As one of the safest havens for assets around the world, Japan’s government bonds saw yields hit new lows as global economic and governmental risks rise ahead of the next week’s referendum on whether the United Kingdom will remain in the European Union, a vote better known as Brexit.

“In the global risk-off environment, few want to sell ahead of the June 23 referendum,” Shuichi Ohsaki, chief rates strategist at Bank of America Merrill Lynch in Tokyo told Bloomberg. “The decline in yields is accelerating with buying in a one-way market.”

Since bond prices rise when yield falls, the drop in yields has caused prices to rise so much that Japan’s bond market is heading for its best six-month rally since 1995. This is partly the result of the BOJ introducing negative interest rates early this year to increase purchases of government debt.

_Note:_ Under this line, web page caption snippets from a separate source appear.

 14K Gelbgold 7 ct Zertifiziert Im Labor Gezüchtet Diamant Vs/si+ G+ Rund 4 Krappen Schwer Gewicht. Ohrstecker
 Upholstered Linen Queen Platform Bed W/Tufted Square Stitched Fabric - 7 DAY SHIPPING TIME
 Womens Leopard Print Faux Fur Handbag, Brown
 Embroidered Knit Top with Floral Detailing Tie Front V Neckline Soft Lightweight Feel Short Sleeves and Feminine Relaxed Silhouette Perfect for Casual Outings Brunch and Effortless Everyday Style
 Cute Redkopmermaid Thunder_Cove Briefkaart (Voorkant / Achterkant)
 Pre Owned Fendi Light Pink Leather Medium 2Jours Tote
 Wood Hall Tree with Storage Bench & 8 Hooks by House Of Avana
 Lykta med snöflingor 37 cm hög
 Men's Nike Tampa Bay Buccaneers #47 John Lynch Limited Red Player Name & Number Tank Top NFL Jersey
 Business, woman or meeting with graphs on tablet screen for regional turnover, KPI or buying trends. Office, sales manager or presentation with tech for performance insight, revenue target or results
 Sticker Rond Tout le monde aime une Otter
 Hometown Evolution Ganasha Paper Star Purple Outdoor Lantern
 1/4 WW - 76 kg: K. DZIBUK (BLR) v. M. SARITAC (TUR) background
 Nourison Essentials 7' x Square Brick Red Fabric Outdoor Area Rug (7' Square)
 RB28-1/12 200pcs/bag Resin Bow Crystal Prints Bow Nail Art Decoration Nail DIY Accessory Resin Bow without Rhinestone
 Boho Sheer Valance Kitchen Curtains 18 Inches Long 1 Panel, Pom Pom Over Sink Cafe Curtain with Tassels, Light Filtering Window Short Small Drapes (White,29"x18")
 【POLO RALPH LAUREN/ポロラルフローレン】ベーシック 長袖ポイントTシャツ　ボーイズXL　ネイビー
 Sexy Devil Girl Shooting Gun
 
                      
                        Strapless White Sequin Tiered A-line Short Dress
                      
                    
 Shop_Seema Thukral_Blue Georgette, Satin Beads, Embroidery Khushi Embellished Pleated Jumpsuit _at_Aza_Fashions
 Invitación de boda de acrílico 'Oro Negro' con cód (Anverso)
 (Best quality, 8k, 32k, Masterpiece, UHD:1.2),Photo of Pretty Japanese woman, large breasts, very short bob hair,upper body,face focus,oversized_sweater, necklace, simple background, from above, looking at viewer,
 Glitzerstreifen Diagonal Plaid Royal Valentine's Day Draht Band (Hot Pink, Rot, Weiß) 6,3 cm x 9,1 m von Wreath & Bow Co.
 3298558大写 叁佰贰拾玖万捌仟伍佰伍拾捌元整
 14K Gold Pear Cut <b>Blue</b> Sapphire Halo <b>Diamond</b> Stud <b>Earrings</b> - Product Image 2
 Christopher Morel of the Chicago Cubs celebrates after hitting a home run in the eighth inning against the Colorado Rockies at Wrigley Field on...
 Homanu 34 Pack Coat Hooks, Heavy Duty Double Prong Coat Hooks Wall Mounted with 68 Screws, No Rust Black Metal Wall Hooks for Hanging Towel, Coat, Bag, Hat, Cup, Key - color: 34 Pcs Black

On Thursday, the yields on Japan’s 10-year bond fell to an unprecedented minus 0.195%. The rally also sent 20- and 30-year yields to historic levels at 0.135% and 0.21%, respectively. Five-year yields hit an all-time low of minus 0.295% and two-year yields sank to minus 0.285%. Forty-year yields slid to 0.245%. As the yields plunge so too do the chances that the central bank will be able to expand its unprecedented stimulus when it concludes a two-day meeting in Tokyo on Thursday.

“There is no logic in the BOJ saying it will cut negative rates further to drive down yields because yields are falling for reasons other than Japan’s monetary policy,” Hiroyuki Kubota, an independent financial analyst told Bloomberg. “The rally in the (Japanese Bond) market is purely from moves related to the Brexit concerns. It’s excessive and appears to be bubbly.”